The next project for this database pioneer takes shape in the form of StreamBase Systems Inc., a company thats churning out software designed to process, analyze and act on real-time data "within milliseconds of its arrival." Stonebraker is StreamBases founder and chief technology officer.
StreamBase announced its Stream Processing Engine at the DEMOConference on Monday in Scottsdale, Ariz. eWEEK.com Database Editor Lisa Vaas recently got a chance to talk with Stonebraker about the issue of real-time data analysis, about how it leaves relational databases in its dust and, most importantly, how this cutting-edge technology is poised to transform our society. Financial services comes to mind, of course, but what really fires up Stonebraker are prospects like revolutionizing the care of emergency-room patients, the care of soldiers on the front lines or simply the ability to find your child when shes lost at Disney World.
Youve said that streaming data on the fly is something that ordinary relational databases cant handle. Why?
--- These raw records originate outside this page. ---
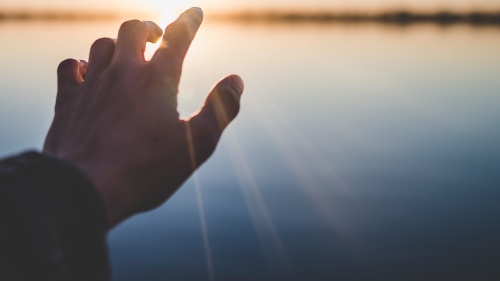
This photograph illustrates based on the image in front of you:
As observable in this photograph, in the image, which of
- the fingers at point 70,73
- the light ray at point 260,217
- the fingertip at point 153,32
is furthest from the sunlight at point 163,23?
the light ray at point 260,217

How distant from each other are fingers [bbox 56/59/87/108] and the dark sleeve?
0.54 meters

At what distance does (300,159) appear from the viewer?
327 inches

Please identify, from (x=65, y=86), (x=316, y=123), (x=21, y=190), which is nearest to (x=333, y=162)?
(x=316, y=123)

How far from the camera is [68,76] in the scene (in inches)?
59.8

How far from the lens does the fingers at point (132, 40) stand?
135 centimetres

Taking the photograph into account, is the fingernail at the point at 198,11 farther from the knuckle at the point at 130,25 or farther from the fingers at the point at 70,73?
the fingers at the point at 70,73

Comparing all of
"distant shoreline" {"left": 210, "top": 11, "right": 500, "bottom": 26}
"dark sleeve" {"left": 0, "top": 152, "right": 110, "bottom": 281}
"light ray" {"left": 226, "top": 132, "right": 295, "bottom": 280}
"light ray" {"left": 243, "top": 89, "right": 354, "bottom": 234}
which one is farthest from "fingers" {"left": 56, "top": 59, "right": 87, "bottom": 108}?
"distant shoreline" {"left": 210, "top": 11, "right": 500, "bottom": 26}

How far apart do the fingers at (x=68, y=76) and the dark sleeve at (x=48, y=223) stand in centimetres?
54

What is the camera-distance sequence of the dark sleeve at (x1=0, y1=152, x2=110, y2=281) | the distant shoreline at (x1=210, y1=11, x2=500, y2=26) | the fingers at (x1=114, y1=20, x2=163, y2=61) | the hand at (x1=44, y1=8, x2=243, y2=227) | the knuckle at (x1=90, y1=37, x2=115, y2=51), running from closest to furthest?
1. the dark sleeve at (x1=0, y1=152, x2=110, y2=281)
2. the hand at (x1=44, y1=8, x2=243, y2=227)
3. the fingers at (x1=114, y1=20, x2=163, y2=61)
4. the knuckle at (x1=90, y1=37, x2=115, y2=51)
5. the distant shoreline at (x1=210, y1=11, x2=500, y2=26)

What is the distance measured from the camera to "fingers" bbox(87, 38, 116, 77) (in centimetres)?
143

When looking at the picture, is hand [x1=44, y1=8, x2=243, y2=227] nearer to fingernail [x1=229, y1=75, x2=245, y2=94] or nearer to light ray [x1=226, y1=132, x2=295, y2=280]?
fingernail [x1=229, y1=75, x2=245, y2=94]

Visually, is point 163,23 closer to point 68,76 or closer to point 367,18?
point 68,76

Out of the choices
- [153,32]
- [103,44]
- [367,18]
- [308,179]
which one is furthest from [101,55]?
[367,18]

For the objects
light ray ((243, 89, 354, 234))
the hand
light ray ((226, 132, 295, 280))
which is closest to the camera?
the hand
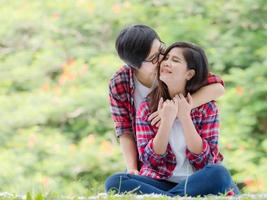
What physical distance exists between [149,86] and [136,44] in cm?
21

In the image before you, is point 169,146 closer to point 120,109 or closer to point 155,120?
point 155,120

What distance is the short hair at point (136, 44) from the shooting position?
8.98 ft

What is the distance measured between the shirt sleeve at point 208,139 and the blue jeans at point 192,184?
0.10 meters

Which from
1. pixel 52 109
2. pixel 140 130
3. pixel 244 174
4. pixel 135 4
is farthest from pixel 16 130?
pixel 140 130

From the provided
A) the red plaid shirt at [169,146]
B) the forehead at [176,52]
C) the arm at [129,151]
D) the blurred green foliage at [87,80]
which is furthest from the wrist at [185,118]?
the blurred green foliage at [87,80]

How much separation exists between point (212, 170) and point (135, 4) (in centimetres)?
385

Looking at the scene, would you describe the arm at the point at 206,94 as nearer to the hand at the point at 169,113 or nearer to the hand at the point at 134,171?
the hand at the point at 169,113

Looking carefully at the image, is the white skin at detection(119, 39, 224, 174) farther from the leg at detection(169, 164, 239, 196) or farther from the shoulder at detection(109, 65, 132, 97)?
the leg at detection(169, 164, 239, 196)

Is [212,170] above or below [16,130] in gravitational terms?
above

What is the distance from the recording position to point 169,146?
8.71 ft

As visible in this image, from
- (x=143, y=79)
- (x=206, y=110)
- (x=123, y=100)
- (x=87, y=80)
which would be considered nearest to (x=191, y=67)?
(x=206, y=110)

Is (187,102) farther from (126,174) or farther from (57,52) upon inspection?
Result: (57,52)

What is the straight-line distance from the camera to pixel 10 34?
6367mm

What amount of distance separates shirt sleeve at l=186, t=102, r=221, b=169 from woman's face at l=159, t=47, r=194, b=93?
12 centimetres
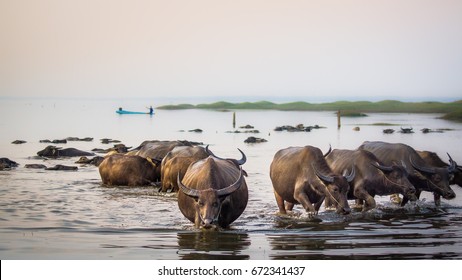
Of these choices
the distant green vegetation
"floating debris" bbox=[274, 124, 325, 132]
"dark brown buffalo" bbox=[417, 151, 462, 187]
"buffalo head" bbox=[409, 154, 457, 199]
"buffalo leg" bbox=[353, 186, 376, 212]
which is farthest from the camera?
"floating debris" bbox=[274, 124, 325, 132]

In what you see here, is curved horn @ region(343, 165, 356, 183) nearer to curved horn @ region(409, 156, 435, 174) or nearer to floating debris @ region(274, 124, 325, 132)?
curved horn @ region(409, 156, 435, 174)

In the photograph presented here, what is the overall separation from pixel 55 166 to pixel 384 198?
24.9ft

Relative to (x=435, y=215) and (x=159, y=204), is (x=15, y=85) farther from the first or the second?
(x=435, y=215)

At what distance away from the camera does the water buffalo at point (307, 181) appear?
11.5 metres

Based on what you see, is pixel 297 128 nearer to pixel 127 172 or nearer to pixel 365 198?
pixel 127 172

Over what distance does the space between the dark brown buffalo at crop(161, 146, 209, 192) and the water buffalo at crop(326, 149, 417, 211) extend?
9.51ft

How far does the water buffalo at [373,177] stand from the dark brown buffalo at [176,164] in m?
2.90

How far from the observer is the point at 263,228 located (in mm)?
11195

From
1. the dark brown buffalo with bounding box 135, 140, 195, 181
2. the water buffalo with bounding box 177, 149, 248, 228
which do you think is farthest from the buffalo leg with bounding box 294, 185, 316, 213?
the dark brown buffalo with bounding box 135, 140, 195, 181

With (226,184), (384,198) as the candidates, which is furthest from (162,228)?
(384,198)

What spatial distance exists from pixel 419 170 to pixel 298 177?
2.72 meters

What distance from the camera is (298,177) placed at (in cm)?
1202

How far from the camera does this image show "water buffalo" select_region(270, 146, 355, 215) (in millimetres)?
11523
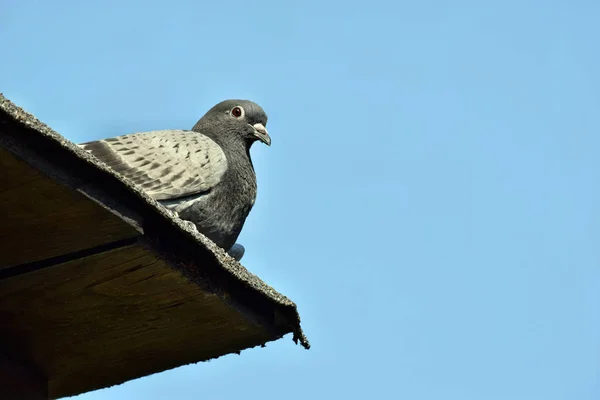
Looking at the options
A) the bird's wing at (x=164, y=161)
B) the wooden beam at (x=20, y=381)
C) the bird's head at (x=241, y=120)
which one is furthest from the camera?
the bird's head at (x=241, y=120)

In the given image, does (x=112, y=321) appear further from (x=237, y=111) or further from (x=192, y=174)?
(x=237, y=111)

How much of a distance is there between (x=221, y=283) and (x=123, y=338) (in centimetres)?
67

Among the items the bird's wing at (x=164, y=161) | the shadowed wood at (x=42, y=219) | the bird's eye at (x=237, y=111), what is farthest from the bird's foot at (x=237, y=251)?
the shadowed wood at (x=42, y=219)

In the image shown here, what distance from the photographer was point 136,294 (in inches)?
206

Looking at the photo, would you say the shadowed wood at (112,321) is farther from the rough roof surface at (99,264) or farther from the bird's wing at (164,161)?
the bird's wing at (164,161)

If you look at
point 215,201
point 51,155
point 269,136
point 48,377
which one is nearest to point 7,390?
point 48,377

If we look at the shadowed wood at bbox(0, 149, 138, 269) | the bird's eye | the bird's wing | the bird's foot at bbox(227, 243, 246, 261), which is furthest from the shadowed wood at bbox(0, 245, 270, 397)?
the bird's eye

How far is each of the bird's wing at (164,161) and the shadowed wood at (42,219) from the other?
2428 mm

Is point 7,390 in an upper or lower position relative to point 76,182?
lower

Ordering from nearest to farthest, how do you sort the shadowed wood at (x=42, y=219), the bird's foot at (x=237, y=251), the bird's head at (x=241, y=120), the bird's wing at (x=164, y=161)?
the shadowed wood at (x=42, y=219) < the bird's wing at (x=164, y=161) < the bird's foot at (x=237, y=251) < the bird's head at (x=241, y=120)

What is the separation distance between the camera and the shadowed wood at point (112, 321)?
5.05 m

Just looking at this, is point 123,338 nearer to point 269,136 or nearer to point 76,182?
point 76,182

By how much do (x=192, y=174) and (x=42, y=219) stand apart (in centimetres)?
303

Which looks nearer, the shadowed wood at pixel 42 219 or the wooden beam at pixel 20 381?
the shadowed wood at pixel 42 219
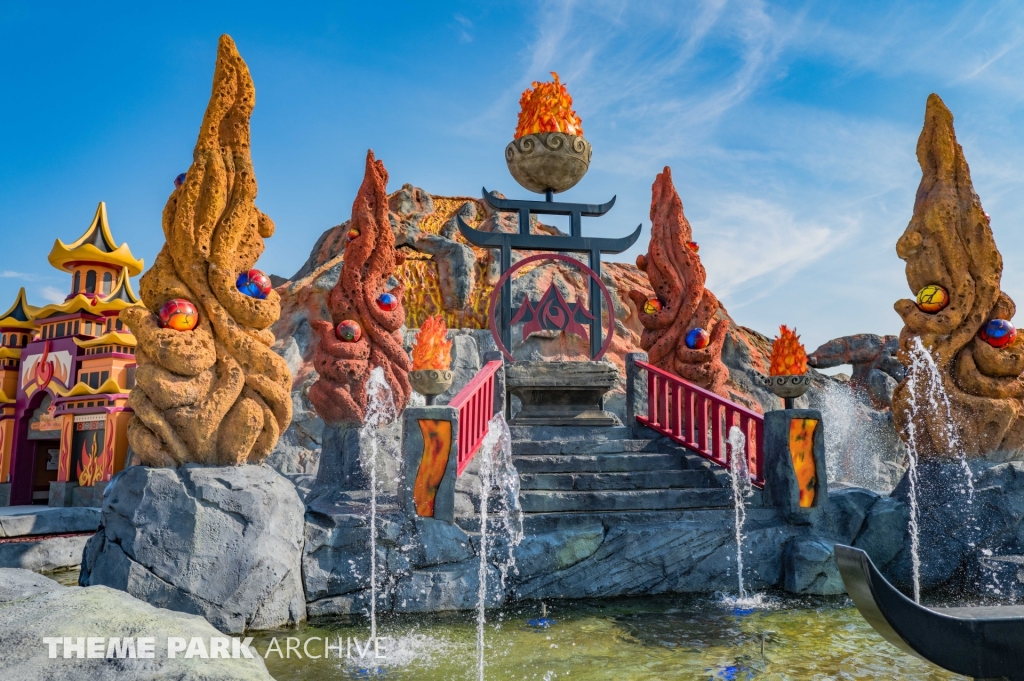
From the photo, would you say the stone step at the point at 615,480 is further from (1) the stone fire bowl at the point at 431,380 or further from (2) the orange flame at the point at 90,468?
(2) the orange flame at the point at 90,468

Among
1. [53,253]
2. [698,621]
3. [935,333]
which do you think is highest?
[53,253]

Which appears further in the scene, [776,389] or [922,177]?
[922,177]

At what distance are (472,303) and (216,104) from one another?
1708 centimetres

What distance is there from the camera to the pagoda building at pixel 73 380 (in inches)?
584

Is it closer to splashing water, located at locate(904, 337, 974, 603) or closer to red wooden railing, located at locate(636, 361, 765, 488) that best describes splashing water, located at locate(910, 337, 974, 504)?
splashing water, located at locate(904, 337, 974, 603)

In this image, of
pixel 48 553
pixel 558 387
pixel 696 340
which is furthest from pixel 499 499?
pixel 48 553

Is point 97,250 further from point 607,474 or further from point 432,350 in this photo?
point 607,474

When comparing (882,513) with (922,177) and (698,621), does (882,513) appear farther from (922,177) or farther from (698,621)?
(922,177)

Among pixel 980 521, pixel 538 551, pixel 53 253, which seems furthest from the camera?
pixel 53 253

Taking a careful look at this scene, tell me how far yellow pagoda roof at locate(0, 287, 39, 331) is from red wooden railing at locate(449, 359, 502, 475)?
14.5m

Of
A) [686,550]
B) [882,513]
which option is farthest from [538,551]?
[882,513]

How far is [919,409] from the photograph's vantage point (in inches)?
266

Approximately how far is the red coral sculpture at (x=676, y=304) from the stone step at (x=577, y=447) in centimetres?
228

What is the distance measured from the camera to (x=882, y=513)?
21.1 feet
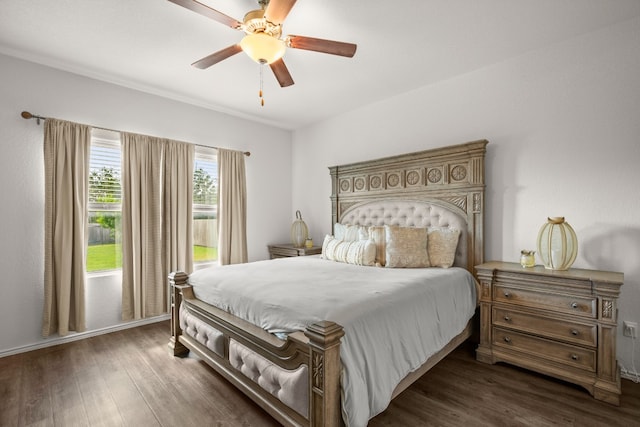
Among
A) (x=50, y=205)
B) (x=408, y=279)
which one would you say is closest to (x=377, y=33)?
(x=408, y=279)

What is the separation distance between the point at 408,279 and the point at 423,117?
214 cm

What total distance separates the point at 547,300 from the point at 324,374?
198cm

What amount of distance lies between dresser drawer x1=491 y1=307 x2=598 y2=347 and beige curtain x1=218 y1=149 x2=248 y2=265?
326 cm

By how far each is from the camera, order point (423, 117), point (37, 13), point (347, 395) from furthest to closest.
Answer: point (423, 117) → point (37, 13) → point (347, 395)

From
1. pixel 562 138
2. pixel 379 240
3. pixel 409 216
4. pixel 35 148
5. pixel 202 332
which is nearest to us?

Heres a quick, simple little problem. This was a pilot we were asked to do early on. [It was] a large, mutual funds company. They subscribe to every feed on the planet, [including feeds such as Reuters]. They have a current application that watches each feed to determine if the data is late, so they can say, "Dont trust Reuters now, the feed is screwed up."
They defined "late" as [when the] inter-arrival time of ticks between the same stocks is greater than a certain number. You see an IBM tick, and if you dont see another IBM tick in x seconds, its an indication of late data.
They wanted to issue an alarm if you saw a late tick. Then they wanted to say, "If you see 100 late ticks that are coming from the feed vendor, then ring the red telephone."
The current application is written on top of bare metal in C++. They were unhappy with the performance of the current application, and it was hard to maintain. And expensive.
On this application, they said, "How fast can you go?" We processed about 150,000 messages per second on this, on a $1,500 PC, a commodity piece of hardware. Their current production application does about 3,000 messages per second. The best we could get out of one of the very popular relational databases was 900 messages per second.